== Texto do exercício ==
O deputado federal Ubiratan Sanderson (PL-RS) protocolou nesta quarta-feira (25) uma representação na Procuradoria-Geral da República (PGR) solicitando a prisão preventiva de Fábio Luís Lula da Silva, conhecido como Lulinha, filho do presidente Luiz Inácio Lula da Silva (PT). O pedido se baseia em recentes relatos de colaborações premiadas de ex-dirigentes do INSS (Instituto Nacional do Seguro Social), investigados no esquema denominado “Farra do INSS”.

Segundo o documento enviado ao procurador-geral da República, Paulo Gonet, as delações indicariam uma articulação político-empresarial para viabilizar descontos indevidos nos benefícios de milhares de aposentados. O deputado afirma que o filho do presidente participou do esquema, possivelmente recebendo vantagens indevidas por meio de operadores e pessoas interpostas.

Fundamentos do pedido

Sanderson sustenta que a medida cautelar é necessária para assegurar a aplicação da lei penal e a instrução criminal. Ele afirma que Lulinha viajou ao exterior logo após o surgimento das denúncias iniciais do esquema na autarquia. Segundo o deputado, a mudança de domicílio de Lulinha para a Espanha, reforçaria o risco de fuga, colocando-o fora do alcance das autoridades brasileiras.

== Objetivo da tarefa ==
Escreva a continuação da notícia sobre o pedido de prisão preventiva de Lulinha, começando logo depois do último parágrafo. As linhas não têm nenhum papel nesta tarefa.

== Material de origem ==
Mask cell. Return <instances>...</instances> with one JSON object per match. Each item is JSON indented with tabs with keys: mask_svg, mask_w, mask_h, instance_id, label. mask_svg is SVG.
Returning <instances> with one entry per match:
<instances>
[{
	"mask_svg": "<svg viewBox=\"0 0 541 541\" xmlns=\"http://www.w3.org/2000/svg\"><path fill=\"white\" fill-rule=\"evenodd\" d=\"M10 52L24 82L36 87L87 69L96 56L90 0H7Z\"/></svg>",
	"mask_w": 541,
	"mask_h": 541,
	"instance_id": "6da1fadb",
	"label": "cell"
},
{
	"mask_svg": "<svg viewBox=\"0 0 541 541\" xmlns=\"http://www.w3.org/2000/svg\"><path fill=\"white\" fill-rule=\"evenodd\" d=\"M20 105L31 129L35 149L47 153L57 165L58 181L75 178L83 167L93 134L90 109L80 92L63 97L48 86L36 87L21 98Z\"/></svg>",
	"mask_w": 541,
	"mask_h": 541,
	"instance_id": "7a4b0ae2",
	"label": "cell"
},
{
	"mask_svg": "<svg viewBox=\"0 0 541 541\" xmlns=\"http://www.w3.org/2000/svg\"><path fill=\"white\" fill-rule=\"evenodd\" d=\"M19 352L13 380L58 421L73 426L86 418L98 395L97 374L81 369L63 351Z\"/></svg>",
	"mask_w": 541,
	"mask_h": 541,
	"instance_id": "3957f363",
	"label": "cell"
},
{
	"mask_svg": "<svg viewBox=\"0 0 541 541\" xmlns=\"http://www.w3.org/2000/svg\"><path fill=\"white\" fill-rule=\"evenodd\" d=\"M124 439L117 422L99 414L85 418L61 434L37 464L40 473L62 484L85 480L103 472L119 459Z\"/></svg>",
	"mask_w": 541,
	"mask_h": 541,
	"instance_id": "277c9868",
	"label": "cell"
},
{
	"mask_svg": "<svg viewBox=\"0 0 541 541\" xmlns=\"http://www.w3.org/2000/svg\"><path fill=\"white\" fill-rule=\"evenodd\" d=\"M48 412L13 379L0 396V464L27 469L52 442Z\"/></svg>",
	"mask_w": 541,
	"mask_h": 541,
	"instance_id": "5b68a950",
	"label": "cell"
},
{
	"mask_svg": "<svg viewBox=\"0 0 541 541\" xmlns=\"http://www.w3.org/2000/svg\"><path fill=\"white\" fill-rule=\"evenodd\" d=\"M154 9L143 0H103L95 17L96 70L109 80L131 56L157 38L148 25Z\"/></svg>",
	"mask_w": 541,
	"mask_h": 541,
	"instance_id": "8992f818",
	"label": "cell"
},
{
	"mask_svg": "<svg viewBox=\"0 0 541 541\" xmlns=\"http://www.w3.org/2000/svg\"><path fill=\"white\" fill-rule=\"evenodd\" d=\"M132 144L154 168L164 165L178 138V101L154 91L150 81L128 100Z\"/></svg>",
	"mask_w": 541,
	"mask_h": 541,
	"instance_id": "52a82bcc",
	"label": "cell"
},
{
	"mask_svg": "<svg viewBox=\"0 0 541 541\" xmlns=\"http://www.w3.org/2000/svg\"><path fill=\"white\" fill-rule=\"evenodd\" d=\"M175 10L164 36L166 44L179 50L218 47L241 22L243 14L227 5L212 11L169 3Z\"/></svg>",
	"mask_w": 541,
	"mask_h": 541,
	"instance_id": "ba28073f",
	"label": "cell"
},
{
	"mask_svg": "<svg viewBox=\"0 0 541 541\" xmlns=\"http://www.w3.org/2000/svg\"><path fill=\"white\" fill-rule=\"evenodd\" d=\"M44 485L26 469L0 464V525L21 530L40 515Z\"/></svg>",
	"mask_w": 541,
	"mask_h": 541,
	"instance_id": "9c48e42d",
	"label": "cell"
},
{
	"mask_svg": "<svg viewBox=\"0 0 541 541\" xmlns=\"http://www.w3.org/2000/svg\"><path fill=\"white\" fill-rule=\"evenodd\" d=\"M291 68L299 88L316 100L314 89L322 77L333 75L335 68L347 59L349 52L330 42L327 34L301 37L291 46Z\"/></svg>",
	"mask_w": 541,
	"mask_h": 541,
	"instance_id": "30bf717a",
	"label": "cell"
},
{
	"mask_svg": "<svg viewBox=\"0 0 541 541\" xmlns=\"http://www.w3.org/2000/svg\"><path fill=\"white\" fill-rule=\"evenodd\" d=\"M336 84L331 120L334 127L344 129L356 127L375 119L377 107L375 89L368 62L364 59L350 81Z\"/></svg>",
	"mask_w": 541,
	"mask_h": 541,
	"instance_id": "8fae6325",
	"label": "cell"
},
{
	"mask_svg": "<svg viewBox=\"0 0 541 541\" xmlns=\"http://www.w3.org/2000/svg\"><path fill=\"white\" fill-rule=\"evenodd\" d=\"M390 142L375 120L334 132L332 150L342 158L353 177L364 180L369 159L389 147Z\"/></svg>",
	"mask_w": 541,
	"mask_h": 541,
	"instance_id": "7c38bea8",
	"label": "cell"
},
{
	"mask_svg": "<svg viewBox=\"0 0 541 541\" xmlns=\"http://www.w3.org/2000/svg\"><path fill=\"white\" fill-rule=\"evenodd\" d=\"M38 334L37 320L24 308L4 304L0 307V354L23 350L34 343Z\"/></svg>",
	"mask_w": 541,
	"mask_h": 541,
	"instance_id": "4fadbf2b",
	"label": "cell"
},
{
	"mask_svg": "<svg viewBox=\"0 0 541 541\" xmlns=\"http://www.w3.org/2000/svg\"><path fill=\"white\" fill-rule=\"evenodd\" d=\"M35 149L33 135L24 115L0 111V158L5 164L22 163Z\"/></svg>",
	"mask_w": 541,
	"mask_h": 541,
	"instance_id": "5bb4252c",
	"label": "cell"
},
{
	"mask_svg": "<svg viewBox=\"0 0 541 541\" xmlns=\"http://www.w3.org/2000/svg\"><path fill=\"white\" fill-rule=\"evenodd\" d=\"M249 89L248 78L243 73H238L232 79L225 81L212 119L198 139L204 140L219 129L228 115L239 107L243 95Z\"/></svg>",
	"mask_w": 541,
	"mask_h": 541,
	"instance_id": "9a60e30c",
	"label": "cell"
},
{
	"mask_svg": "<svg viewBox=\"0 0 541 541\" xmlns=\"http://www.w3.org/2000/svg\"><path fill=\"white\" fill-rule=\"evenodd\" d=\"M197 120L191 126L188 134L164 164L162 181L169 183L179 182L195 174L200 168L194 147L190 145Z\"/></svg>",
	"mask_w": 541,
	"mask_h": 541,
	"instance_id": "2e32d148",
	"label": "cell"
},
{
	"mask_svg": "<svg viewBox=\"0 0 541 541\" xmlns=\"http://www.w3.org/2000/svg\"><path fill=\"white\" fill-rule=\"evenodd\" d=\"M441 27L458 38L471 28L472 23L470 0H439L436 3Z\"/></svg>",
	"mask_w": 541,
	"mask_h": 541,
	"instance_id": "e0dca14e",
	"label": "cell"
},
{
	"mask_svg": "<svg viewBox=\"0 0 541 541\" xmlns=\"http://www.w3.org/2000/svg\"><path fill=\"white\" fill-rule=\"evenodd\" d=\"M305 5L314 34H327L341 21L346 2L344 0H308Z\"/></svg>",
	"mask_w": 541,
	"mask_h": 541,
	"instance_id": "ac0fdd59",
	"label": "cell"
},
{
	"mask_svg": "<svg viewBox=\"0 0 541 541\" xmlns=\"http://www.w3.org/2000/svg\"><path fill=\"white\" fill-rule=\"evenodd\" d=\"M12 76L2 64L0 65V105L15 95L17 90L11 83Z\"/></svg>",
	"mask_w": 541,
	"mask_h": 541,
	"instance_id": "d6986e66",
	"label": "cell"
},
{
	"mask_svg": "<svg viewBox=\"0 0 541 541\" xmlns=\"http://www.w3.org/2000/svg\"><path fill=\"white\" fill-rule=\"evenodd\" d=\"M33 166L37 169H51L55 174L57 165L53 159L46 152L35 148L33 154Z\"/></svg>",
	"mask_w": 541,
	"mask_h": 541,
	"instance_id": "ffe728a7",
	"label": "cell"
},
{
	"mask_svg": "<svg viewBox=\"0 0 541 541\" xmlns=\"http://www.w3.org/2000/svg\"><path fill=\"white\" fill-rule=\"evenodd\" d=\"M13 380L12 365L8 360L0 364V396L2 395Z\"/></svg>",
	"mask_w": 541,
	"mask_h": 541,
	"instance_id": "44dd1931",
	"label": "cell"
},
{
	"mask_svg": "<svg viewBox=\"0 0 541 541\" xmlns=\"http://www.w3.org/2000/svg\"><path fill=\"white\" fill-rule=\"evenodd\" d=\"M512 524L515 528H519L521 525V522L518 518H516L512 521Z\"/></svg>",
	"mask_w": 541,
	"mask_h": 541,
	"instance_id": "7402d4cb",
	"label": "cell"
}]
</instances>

== Resposta ==
Entre os crimes citados que podem enquadrar a conduta investigada estão:

  • Corrupção passiva (Art. 317 do Código Penal);
  • Organização criminosa;
  • Lavagem de dinheiro (Lei nº 9.613/1998).

Medidas alternativas

O ofício ressalta que a representação não antecipa juízo de culpabilidade, respeitando a presunção de inocência. Caso a PGR não entenda pela prisão preventiva, o deputado solicita, como medida secundária, a imposição de medidas cautelares diversas, como a proibição de ausentar-se do Brasil, monitoramento eletrônico e a suspensão de atividades empresariais.

O esquema é descrito como de “gravidade concreta acentuada”, envolvendo possíveis desvios bilionários de recursos de um grupo social vulnerável. Sanderson argumenta que a influência política e econômica de Lulinha poderia resultar em ocultação de provas ou constrangimento de testemunhas caso ele permaneça em liberdade.